The Museum Frieder Burda presents JR an exhibition open now through June 29, 2014.

JR, UNFRAMED Baden-Baden, Küferstr. 5, 2014. Photograph. © JR.
JR, UNFRAMED Baden-Baden, Küferstr. 5, 2014. Photograph. © JR.
The French artist JR (*1983) is one of the most innovative representatives of contemporary art on the international scene. He lives and works in Paris and New York, and he consciously keeps his true identity a secret. He applies his oversized black-and-white photographs in the form of monumental posters to walls worldwide. Thoroughly considering the urban architecture, JRs work adapts cultural and historical contexts and the emotional impact finds expression in the faces of the people in his close-up photographs. Based on this idea, the artist already has carried out large-scale projects in Europe, North and South America, Africa, and Asia.
******************************
• EXERCISE GOAL
Which cities are named in the text about the JR exhibition? The material after this text plays no part in the task.

• DATA SEGMENT
******************************
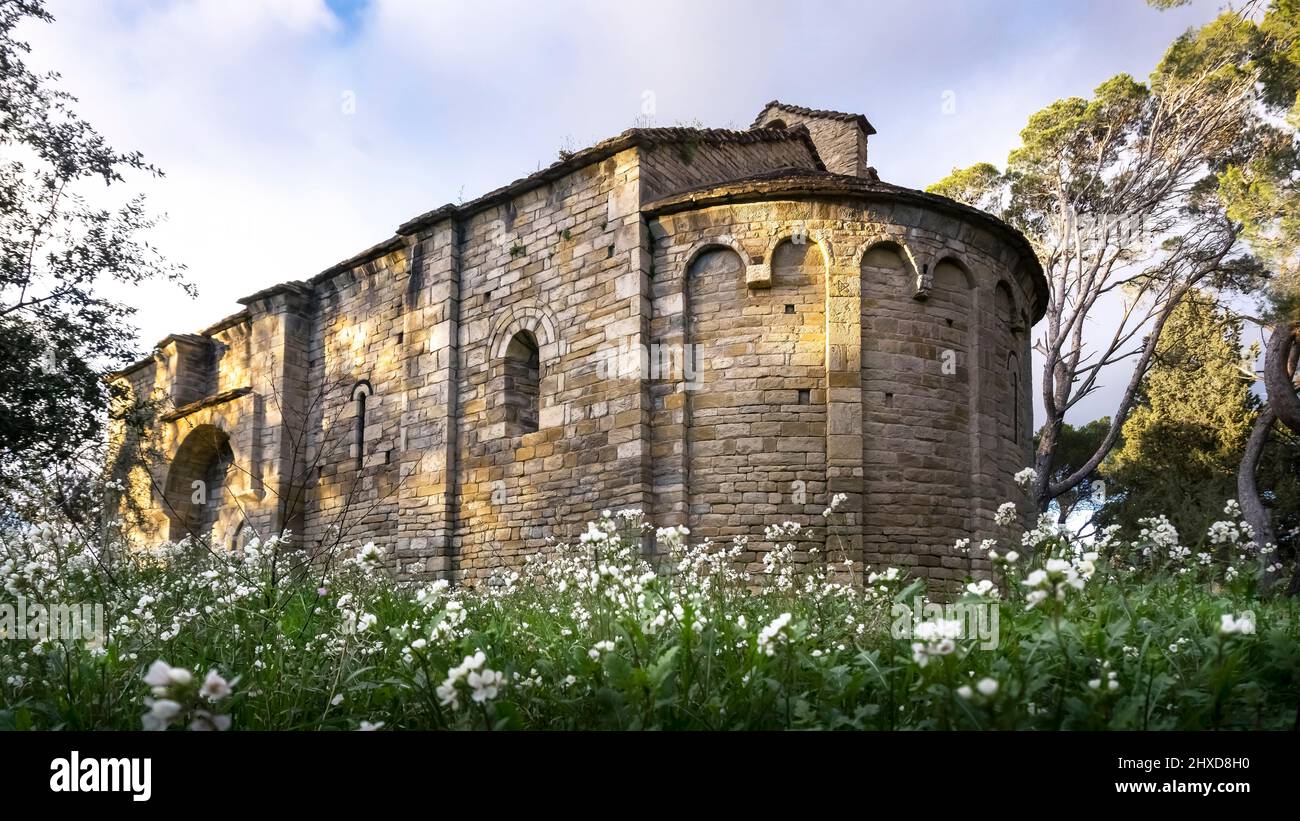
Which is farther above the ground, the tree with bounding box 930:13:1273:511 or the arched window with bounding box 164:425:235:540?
******************************
• ANSWER TO THIS TASK
Baden-Baden, Paris, New York